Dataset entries
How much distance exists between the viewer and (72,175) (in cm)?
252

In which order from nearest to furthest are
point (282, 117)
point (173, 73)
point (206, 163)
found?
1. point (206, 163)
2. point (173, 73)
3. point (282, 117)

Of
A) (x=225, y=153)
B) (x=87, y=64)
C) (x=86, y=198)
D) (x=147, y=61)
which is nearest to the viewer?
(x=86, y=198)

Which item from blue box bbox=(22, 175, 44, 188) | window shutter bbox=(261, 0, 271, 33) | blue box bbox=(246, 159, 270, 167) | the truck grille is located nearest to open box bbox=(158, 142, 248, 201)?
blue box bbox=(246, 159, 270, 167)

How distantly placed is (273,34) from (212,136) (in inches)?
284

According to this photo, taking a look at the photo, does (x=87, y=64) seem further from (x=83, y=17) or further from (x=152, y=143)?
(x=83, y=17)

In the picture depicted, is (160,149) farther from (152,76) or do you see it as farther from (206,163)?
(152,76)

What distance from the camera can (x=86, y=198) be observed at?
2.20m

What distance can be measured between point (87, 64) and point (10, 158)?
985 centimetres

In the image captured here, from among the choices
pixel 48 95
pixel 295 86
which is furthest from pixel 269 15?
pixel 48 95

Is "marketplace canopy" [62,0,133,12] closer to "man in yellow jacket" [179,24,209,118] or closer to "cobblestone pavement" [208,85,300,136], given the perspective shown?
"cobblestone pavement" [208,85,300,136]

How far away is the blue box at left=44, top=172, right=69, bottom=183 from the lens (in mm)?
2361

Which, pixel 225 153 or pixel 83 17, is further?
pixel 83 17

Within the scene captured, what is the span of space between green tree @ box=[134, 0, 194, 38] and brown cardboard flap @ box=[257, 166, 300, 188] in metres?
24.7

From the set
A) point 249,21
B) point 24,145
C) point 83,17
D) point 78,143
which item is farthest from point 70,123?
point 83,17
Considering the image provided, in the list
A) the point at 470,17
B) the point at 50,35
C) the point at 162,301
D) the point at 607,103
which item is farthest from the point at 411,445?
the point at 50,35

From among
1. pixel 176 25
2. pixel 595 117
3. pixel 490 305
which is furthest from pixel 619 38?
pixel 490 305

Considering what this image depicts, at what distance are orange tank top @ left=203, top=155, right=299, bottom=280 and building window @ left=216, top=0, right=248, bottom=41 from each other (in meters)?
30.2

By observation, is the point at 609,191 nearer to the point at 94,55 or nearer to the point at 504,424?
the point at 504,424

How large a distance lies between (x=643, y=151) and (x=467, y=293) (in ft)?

...

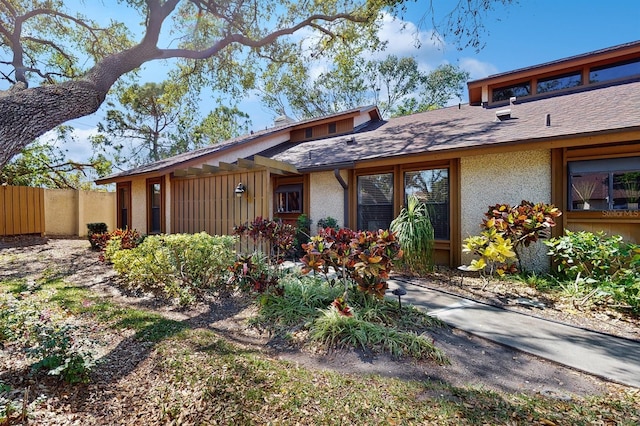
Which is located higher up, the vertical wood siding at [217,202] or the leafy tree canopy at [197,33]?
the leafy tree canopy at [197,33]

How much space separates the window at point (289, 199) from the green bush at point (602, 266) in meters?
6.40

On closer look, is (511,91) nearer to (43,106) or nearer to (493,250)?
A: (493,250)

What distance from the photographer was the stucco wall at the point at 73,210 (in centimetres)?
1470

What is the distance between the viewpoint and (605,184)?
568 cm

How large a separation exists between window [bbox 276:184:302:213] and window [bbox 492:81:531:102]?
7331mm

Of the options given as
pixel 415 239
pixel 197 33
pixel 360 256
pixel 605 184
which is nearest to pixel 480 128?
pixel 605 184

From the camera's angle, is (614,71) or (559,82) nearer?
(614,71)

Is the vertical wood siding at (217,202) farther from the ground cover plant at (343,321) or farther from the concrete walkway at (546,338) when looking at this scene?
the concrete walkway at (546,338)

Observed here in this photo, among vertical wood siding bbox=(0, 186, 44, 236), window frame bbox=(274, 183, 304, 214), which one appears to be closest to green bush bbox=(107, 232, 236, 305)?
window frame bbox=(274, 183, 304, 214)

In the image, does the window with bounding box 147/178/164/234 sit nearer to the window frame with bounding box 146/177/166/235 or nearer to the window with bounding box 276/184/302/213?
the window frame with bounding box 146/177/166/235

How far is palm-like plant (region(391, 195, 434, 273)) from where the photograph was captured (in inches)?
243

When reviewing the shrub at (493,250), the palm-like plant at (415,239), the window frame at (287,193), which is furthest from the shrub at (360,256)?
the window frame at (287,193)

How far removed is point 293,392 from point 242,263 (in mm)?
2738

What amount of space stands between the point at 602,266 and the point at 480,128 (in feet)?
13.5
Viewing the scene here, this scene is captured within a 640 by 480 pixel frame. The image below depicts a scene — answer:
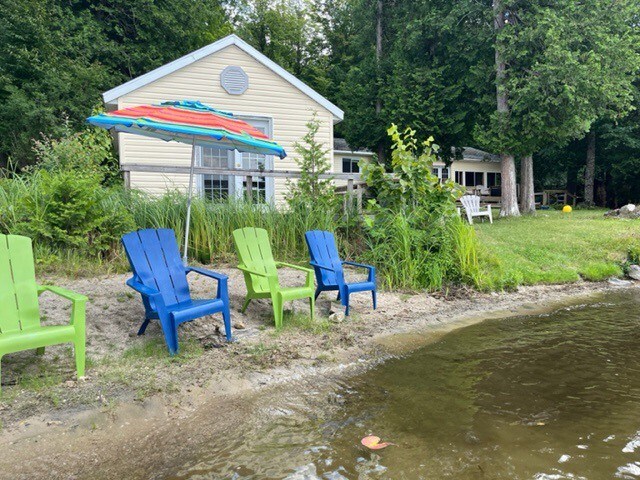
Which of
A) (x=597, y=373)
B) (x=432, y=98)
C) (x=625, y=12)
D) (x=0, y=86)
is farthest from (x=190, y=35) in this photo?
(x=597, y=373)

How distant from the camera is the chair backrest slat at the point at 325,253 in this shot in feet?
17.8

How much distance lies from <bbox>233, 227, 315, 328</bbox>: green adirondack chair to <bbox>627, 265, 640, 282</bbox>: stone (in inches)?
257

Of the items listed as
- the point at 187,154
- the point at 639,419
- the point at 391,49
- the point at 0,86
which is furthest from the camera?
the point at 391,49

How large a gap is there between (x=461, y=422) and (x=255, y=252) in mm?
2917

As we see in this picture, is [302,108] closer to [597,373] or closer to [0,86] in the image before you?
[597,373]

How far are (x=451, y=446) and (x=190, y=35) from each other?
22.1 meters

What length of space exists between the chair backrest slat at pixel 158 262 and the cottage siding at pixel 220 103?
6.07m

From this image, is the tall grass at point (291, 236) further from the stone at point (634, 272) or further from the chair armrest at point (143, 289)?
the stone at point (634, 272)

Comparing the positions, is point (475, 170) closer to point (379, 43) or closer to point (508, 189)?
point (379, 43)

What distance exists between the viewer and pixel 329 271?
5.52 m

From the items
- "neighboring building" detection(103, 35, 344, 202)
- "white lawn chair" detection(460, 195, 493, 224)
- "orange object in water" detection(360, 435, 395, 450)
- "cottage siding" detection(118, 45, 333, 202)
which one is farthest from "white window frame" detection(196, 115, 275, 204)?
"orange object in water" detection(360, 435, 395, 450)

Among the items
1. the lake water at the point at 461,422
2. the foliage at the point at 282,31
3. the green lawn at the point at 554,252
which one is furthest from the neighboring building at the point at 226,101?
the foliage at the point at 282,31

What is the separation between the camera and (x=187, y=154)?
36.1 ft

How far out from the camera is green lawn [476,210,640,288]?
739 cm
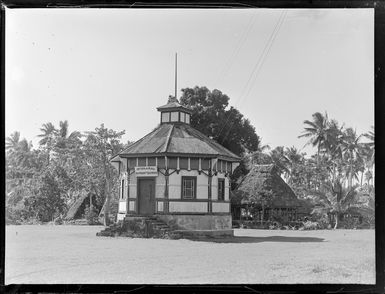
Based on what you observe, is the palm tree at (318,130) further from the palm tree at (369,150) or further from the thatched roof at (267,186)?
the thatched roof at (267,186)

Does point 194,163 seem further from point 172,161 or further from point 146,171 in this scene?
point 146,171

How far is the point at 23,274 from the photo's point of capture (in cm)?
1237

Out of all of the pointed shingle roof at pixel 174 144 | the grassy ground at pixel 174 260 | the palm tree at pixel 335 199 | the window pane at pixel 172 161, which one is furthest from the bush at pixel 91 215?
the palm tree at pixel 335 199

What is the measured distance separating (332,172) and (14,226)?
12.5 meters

● **Short problem**:
Return each line from the items that contains the string "slat".

● **Response**:
How distant from the camera is the chair backrest slat at the point at 325,253 in this shot in feet?
What length of space exists between the chair backrest slat at pixel 158 262 and the cottage siding at pixel 220 103?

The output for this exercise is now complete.